Great! Since the return type is very specific, it shouldn't be called findsymbol now of course.

Want to make a PR? Then we can ask users to test.

jasonbking commented 5 years ago

It appears Oracle (at least in Solaris 11.4, I didn't check other versions) have marked getrandom(2) as a public, committed interface (despite it appearing in the syscall section, the assumption is still that you use the libc wrapper to call it). illumos still appears to consider it a private interface. We usually discourage things outside of the illumos source tree from using private interfaces. That being said, there's also no reason getrandom(2) couldn't be updated to a public interface if it makes sense to (assuming the illumos community agrees) -- given that both Linux and FreeBSD (at least as of FBSD 12) appear to support the same interface, it probably wouldn't be a hard sell. The whole public/private thing is just a tool to hopefully communicate things may or may not change in a backwards-incompatible manner -- illumos is after all open source, so there's nothing stopping anyone from using whatever interfaces they want.

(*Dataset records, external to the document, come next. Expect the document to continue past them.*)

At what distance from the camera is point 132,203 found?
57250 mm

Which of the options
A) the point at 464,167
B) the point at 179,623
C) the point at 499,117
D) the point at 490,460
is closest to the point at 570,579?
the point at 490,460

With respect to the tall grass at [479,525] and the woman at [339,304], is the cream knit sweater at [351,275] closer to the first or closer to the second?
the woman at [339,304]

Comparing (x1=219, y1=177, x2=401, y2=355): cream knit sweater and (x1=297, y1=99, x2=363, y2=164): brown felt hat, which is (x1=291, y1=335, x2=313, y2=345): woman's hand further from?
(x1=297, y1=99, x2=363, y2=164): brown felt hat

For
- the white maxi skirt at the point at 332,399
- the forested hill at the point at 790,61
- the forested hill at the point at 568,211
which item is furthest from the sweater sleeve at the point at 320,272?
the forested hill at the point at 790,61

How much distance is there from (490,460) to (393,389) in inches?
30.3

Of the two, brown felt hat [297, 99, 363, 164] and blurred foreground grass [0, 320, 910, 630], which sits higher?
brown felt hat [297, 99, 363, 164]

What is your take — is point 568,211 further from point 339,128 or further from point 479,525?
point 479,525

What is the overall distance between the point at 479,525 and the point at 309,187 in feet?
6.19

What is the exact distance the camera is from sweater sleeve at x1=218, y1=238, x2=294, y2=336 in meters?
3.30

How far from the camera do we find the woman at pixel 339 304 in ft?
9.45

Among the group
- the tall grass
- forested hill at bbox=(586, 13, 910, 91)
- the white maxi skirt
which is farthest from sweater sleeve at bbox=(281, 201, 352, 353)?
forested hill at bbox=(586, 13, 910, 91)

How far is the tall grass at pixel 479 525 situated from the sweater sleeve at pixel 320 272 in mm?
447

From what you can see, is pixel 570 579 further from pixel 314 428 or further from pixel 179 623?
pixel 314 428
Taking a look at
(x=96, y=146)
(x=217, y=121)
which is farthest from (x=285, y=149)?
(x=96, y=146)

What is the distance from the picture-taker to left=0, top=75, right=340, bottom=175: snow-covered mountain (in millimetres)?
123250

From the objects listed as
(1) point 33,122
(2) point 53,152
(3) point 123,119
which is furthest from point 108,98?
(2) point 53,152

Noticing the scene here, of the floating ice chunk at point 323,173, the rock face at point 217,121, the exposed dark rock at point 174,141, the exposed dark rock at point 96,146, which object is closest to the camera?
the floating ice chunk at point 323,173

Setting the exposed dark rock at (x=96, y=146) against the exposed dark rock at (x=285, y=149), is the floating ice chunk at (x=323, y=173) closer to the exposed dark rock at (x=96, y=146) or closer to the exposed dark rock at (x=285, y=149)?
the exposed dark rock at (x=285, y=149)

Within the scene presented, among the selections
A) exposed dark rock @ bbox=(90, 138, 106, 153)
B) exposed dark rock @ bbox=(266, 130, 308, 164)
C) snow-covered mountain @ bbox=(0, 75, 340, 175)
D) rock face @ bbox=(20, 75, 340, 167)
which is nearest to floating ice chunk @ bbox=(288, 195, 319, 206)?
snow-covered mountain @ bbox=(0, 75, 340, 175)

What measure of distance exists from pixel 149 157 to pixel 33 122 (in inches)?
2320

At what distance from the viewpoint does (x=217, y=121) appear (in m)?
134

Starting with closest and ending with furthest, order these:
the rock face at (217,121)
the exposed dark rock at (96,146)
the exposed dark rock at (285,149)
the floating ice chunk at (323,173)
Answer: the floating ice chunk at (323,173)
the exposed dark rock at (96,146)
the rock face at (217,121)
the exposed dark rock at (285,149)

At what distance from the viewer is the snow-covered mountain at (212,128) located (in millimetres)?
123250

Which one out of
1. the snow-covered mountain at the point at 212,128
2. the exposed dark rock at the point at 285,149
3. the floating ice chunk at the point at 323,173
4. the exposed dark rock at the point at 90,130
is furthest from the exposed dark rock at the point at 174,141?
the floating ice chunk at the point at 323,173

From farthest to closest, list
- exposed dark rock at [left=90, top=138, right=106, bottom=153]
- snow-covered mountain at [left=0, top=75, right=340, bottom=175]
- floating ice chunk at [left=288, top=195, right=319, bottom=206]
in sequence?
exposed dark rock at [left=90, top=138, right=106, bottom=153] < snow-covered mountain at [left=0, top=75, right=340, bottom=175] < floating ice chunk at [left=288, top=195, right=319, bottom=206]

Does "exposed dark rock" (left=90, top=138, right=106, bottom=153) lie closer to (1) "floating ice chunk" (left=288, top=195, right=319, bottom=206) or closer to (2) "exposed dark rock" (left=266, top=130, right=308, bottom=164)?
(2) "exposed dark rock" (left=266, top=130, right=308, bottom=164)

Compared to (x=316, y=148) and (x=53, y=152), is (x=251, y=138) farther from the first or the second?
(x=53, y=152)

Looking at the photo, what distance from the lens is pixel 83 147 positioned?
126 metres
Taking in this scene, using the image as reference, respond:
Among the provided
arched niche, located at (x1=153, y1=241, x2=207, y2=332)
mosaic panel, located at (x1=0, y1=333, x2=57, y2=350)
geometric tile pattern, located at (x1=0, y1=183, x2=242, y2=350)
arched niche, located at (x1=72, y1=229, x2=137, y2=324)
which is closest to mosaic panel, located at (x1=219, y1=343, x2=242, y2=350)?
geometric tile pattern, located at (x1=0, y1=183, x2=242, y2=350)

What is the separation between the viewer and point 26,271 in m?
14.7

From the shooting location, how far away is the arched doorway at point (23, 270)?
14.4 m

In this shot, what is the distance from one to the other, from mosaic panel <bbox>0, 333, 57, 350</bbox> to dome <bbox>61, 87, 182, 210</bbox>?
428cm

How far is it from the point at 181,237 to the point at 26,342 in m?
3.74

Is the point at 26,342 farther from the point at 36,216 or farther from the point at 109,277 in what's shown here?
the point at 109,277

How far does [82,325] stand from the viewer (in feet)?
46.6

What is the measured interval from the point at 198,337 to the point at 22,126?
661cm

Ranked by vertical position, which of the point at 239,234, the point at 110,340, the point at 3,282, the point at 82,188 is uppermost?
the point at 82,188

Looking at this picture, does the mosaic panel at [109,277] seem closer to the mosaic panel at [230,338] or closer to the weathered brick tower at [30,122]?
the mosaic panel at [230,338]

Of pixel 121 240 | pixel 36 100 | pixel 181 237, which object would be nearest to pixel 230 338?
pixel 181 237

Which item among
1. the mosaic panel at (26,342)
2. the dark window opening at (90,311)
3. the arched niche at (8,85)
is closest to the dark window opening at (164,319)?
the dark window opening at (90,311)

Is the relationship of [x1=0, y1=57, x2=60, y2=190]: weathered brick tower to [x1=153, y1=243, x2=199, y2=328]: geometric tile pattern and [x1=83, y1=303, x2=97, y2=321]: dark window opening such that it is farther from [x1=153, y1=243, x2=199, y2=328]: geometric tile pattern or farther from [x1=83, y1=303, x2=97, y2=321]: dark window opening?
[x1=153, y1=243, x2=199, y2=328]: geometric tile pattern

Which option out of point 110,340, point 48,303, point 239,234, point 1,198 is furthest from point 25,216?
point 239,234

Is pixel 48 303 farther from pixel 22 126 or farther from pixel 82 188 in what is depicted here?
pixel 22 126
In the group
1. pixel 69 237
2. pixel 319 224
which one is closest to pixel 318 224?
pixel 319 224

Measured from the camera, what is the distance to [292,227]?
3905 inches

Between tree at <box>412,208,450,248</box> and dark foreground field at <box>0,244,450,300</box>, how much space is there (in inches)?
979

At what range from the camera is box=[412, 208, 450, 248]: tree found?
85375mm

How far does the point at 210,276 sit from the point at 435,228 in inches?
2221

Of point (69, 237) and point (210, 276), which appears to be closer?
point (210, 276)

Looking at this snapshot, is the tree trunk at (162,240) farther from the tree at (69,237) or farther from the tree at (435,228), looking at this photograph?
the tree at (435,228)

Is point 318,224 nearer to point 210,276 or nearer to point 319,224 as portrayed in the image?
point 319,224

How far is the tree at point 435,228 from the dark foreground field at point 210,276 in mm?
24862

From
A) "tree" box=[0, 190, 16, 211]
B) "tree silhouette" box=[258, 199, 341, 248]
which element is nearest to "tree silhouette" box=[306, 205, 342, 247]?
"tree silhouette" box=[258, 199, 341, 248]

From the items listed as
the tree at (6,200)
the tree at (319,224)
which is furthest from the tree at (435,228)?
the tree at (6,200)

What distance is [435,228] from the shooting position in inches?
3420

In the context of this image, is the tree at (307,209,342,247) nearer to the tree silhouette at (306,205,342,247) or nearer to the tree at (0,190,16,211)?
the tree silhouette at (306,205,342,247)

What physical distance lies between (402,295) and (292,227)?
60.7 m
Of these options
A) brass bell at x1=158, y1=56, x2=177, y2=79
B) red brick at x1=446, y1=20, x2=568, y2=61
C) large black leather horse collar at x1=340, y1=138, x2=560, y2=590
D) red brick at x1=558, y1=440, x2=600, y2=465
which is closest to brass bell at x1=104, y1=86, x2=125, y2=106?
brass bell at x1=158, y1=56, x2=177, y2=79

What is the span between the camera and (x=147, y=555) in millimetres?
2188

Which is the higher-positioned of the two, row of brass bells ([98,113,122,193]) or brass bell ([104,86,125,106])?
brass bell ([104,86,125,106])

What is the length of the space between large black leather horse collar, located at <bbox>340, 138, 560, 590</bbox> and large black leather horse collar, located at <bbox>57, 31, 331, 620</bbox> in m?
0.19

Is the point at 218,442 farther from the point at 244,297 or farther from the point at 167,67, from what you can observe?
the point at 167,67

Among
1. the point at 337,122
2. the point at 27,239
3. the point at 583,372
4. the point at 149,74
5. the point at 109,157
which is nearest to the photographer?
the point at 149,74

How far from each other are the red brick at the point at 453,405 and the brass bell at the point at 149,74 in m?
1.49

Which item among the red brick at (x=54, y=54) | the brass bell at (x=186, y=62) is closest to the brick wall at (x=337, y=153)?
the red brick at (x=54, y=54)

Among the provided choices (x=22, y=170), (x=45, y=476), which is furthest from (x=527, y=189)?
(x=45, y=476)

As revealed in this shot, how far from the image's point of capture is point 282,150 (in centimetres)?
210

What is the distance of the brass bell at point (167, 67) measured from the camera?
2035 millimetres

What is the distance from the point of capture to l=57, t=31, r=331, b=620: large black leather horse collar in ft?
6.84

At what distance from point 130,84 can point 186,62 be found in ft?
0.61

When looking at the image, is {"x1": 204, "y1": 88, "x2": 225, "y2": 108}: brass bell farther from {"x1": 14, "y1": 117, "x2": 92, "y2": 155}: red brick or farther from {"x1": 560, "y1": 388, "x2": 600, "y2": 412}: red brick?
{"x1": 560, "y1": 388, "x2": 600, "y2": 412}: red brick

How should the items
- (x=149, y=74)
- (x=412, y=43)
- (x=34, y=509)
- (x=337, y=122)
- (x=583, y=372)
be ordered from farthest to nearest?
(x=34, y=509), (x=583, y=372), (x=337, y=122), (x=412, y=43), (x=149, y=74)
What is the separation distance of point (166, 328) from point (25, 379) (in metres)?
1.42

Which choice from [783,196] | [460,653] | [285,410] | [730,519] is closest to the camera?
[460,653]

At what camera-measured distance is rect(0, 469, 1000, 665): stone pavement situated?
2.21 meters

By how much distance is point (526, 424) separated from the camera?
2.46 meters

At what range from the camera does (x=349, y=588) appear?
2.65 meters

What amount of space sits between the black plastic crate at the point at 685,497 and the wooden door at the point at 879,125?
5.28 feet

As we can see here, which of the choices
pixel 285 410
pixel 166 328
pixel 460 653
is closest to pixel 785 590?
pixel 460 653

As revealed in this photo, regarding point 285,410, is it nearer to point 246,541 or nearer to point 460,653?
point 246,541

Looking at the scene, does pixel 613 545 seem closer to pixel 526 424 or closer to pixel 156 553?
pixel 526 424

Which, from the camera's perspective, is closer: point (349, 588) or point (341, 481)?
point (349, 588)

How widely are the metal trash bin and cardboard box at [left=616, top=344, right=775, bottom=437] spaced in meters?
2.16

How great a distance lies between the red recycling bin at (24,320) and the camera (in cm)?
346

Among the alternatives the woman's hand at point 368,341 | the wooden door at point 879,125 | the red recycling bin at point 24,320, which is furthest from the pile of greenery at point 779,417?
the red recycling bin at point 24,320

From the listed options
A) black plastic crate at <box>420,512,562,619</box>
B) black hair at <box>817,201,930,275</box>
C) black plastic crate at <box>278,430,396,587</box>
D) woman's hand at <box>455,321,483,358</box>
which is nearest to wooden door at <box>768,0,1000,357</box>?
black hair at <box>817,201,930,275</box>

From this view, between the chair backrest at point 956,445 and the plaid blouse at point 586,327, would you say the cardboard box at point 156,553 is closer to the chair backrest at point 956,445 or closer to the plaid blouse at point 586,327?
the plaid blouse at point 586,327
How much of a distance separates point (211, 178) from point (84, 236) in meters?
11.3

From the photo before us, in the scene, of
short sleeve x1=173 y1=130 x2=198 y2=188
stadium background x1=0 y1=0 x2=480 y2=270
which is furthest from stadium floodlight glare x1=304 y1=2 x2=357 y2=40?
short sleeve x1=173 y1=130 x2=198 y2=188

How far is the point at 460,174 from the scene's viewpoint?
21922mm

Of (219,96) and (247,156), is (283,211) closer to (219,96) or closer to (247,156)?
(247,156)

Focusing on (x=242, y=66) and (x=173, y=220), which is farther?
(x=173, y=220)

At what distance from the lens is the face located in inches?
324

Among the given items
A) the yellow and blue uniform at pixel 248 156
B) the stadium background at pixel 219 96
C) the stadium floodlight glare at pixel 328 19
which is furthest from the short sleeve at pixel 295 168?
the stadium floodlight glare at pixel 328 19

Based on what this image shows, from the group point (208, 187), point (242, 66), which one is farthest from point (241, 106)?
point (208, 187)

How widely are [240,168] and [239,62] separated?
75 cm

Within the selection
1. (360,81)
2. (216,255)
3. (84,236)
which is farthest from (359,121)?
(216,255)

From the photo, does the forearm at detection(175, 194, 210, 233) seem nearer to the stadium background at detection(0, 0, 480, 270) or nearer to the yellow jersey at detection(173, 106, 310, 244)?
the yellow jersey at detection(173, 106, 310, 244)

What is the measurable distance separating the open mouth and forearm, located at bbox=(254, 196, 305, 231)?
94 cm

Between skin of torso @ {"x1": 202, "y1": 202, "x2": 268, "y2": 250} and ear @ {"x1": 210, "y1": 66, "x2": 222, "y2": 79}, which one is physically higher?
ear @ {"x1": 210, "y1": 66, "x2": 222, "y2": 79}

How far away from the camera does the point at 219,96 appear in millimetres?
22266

nagisa commented 5 years ago

Protip: you should not transmute that. Just implement the code the naive way and let the optimizer to deal with it instead.

nagisa commented 5 years ago

I’m also strongly considering proposing making a separate target for illumos. The two things are so incompatible by now that it makes no sense to consider them similar in any way.

jasonbking commented 5 years ago

After some unrelated issues, I have a change that should work on both illumos and Solaris (it's modeled a bit off @papertigers example as well as the weak and syscall macro in libstd::sys::unix (it would be awesome to have that macro available in the libc crate for feature detection on illumos and Solaris). Do you want/care if it's run through rustfmt (if so 2015 or 2018) before creating the PR?

papertigers commented 5 years ago

Protip: you should not transmute that. Just implement the code the naive way and let the optimizer to deal with it instead.

Could you clarify what you mean? Is there a better way to deal with telling the compiler the address we got back is actually the getrandom function?